For non-possession order hearings, parties are generally expected to self-represent before the Tribunal however there are a number of exceptions.
Section 62(1) VCAT Act provides five situations in which a party may be represented by a professional advocate. The most relevant for residential tenancies purposes are where:
another party is represented by (or is) a professional advocate (s 62(1)(b)(ii));
all the parties agree (s 62(1)(b)(iv));
the Tribunal permits the party to be represented (s 62(1)(c)).
As the consent of the other party is a reason that a party can be represented by a professional advocate, you should, where appropriate, seek the consent of the other party to represent your client.
A professional advocate is defined as a person who is or has been a legal practitioner, who is or has been an articled clerk, a person who holds a law degree or a person who holds substantial experience as an advocate in proceedings similar to Tribunal proceedings: s 62(8). If the residential rental provider is being represented by a real estate agent, you should consider if that constitutes a professional advocate which would allow your client to be represented pursuant to s 62(1)(b)(ii).

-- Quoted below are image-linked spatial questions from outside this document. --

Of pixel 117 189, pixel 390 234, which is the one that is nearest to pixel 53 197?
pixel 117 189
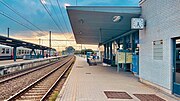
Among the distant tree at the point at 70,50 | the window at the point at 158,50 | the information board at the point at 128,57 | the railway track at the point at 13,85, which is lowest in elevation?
the railway track at the point at 13,85

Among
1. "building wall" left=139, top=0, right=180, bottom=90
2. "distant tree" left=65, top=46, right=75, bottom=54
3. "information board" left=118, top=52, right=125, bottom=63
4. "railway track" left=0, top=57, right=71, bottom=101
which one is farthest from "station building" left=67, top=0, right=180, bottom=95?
"distant tree" left=65, top=46, right=75, bottom=54

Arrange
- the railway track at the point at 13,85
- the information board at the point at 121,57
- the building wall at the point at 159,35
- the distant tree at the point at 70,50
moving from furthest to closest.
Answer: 1. the distant tree at the point at 70,50
2. the information board at the point at 121,57
3. the railway track at the point at 13,85
4. the building wall at the point at 159,35

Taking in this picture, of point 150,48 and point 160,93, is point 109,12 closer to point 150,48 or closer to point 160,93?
point 150,48

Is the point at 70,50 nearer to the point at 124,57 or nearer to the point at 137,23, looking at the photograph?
the point at 124,57

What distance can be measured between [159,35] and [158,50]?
0.71 meters

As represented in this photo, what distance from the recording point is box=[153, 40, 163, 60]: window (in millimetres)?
8820

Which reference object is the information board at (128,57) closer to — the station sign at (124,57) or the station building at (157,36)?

If your client is not entitled to be represented because the other party is not represented (or did not consent to your client being represented by a professional advocate) and the matter is not a possession order hearing, you will need to apply for leave to appear (s 62(1)(c)).
Any application for leave should be framed in terms of special circumstances of the client (literacy / age / language / disability / vulnerability) and also in terms of complexity of the matter (legal & factual complexity / likely duration). These submissions may also be strengthened by reference to ss 97 (‘Tribunal must act fairly’) and 98 (‘’Tribunal is bound by the rules of natural justice) of the VCAT Act. It might also be worth referring to the ‘right to a fair hearing’ in s 24 of the Victorian Charter of Human Rights and Responsibilities Act 2006 (Vic) (Charter).
Examples of proceedings in which leave should be sought include but are not limited to:
an application for compensation or a compliance order under ss 209, 209AA or 209AAB RTA. Given that compliance orders may form the basis of a notice to vacate it is clearly arguable that the outcome of this application has potentially very serious consequences for the renter. Further, arguments under the Charter may be of assistance;
an application to pre-emptively challenge a notice to vacate either generally under s 91ZZS RTA or on the basis of family violence under s 91ZZU(2) RTA given the inherent connection with applications for a possession order (see Checking notices to vacate and Family violence provisions for more); and
an application under s 91V RTA to end or create a tenancy in circumstances of family violence or personal violence or an application under s 420A for repayment of bond in circumstances of family violence given such an applications’ complexity and relative novelty and the likely vulnerabilities of the client (see Family violence provisions for more).